スカさないで!

相撲界では、師匠の許しを得ずに辞める、つまり逃げ出してしまうことを「スカす」といいます。

一昔前までは、夜みんなが寝ている間に逃げちゃう、いわゆる“夜逃げ”が相場だったそうですが、いまは白昼堂々、たとえばコンビニに買い物にいくような顔をして、そのまま戻らない、というパターンが増えているのだとか。

夫によると、3月に入門した新弟子クンたちが相撲教習所通いを終えるこの時期、スカしちゃう子が多いといいます。

兄弟子たちが目を光らせている部屋では、厳しい稽古、息つく暇なく追われる雑用、慣れない団体生活…、と逃げ出したくなる要素がいっぱい。

教習所では、部屋は違えど同じ境遇にある同期生たちとともに稽古をし、机を並べることで、知らず知らずのうちに息抜きができるのでしょう。

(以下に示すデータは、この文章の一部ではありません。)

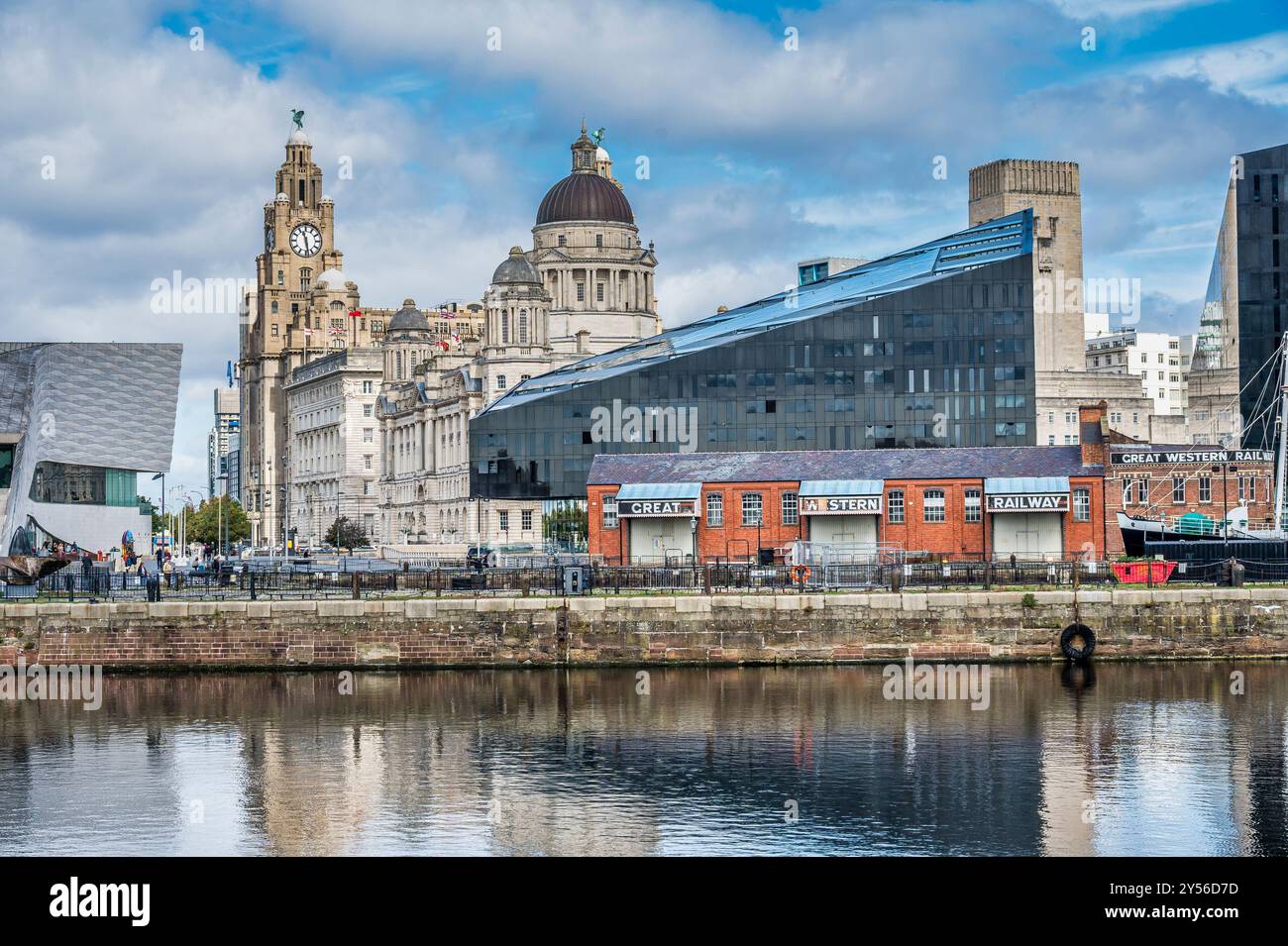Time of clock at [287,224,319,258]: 11:28
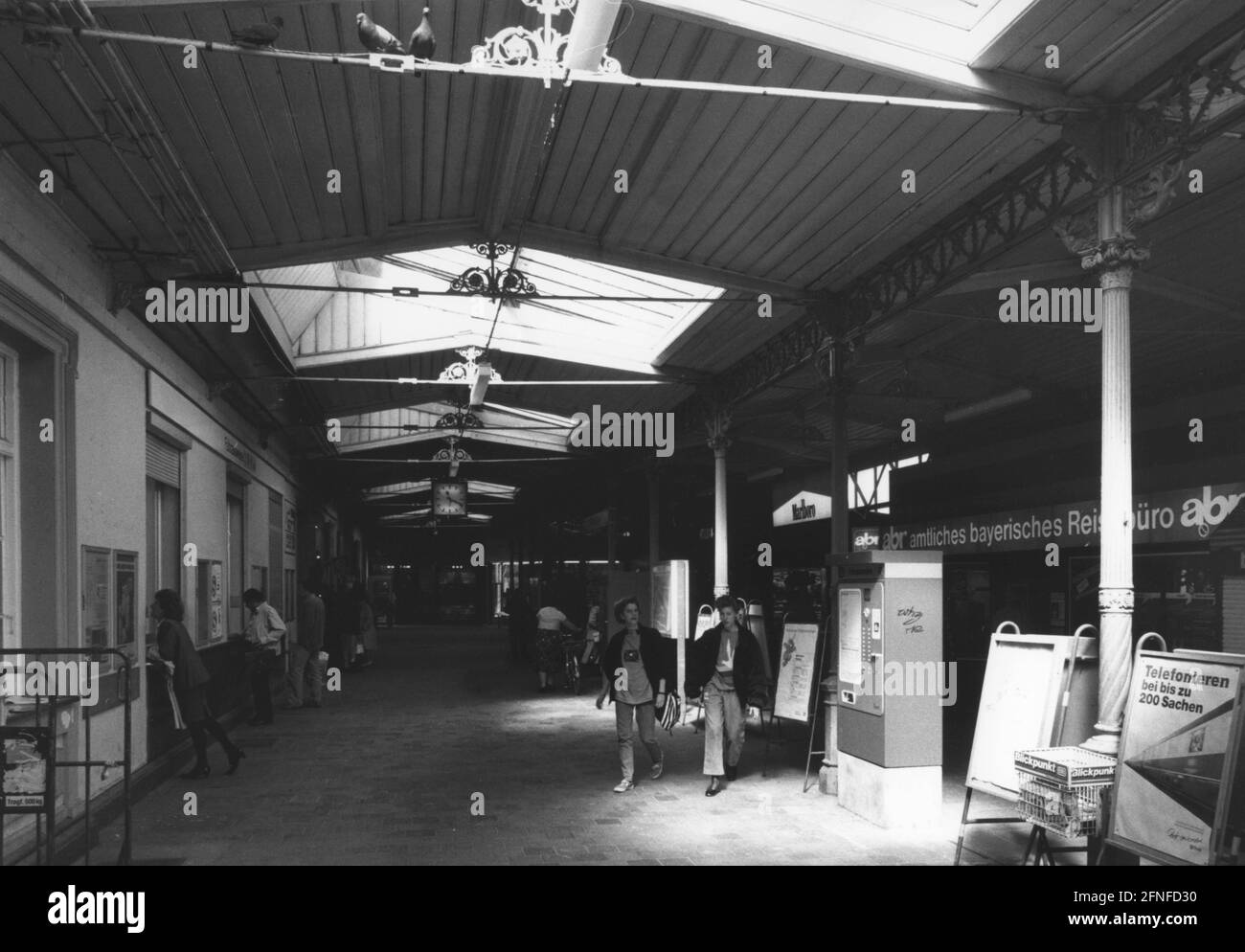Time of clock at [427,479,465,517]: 11:18
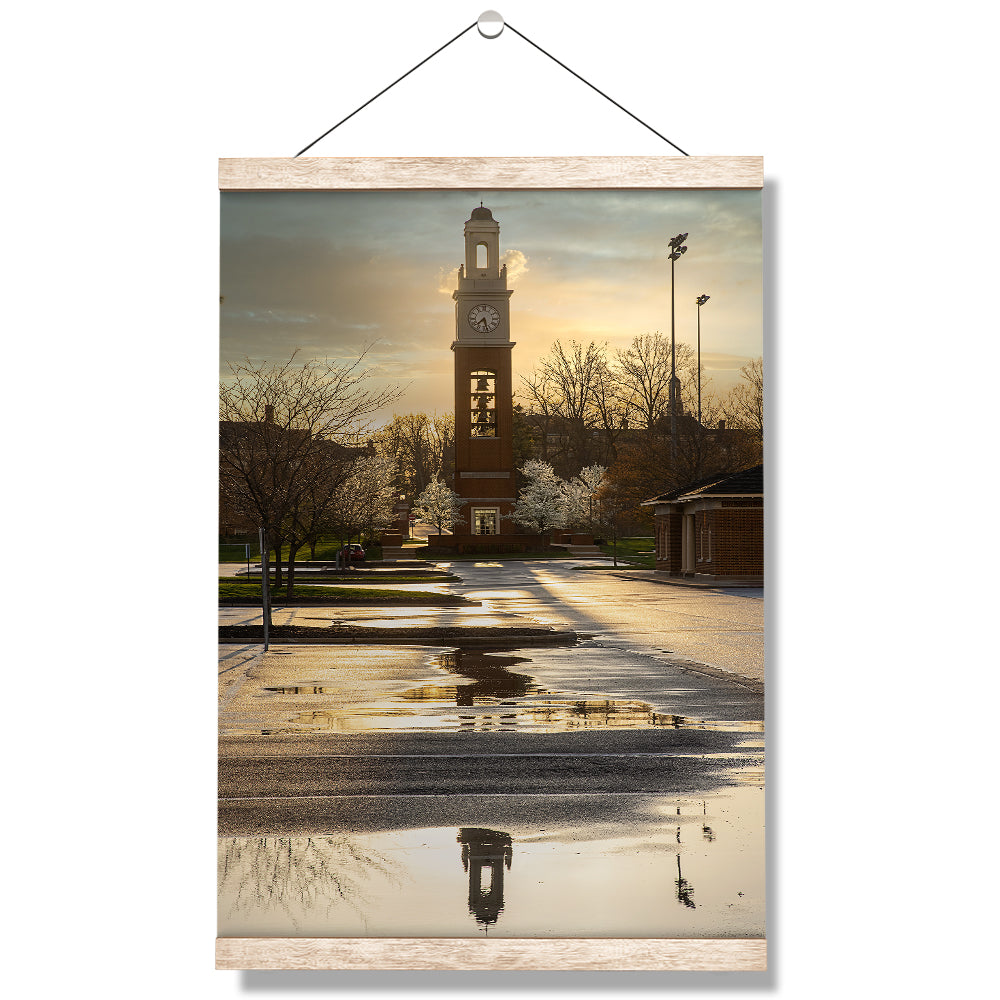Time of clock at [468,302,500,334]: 7:28
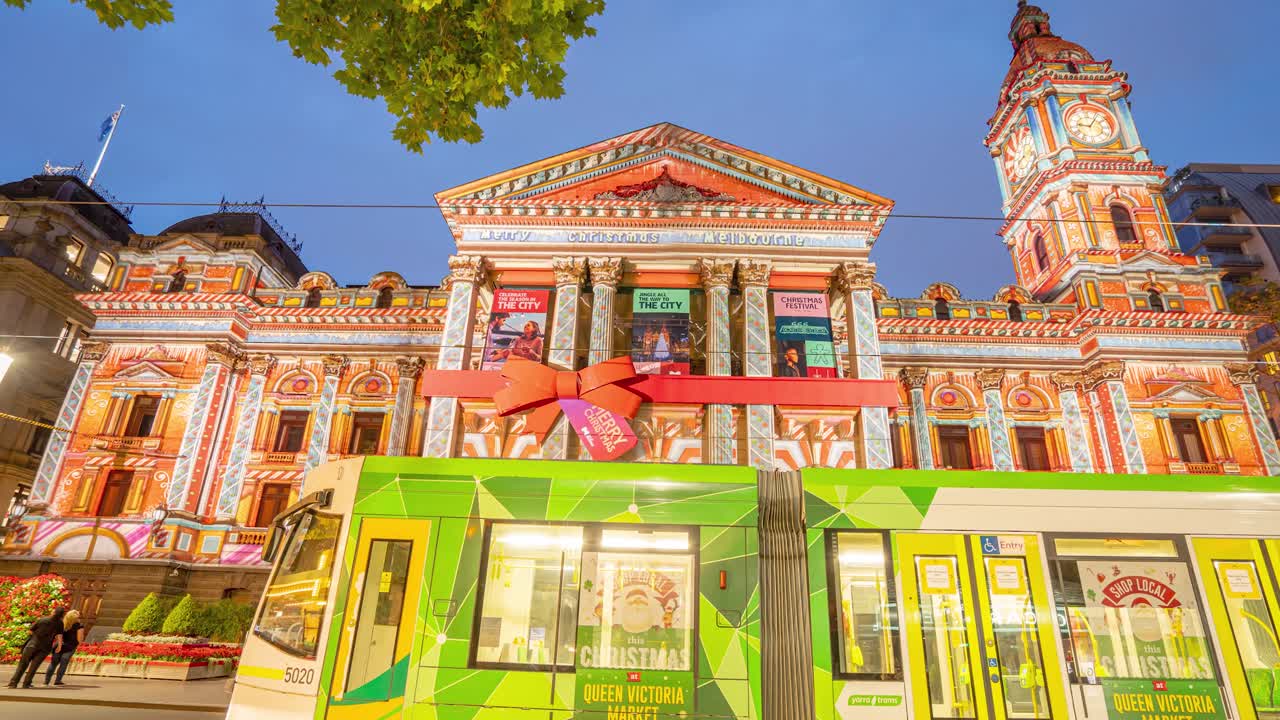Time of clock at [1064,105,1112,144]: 9:05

そういう“逃げ場”を失って、部屋を脱走したいと思うのはわからなくもありません。
大きなからだはしていても、中学または高校を卒業したばかりの、まだまだ子どもといえる年齢の子がほとんどなんですから。

数日前のNHK『プロフェッショナル』では、ひきこもりや不登校など、悩みや苦しみを抱える子どもや若者たちを支援する若きプロフェッショナルが紹介されていたのですが、いわば新弟子クンたちのお世話係りでもある夫は、普段はあまりテレビをじっくり見ないのですが、このときばかりは真剣に見入っておりました。

何かヒントになることが見つかったでしょーか。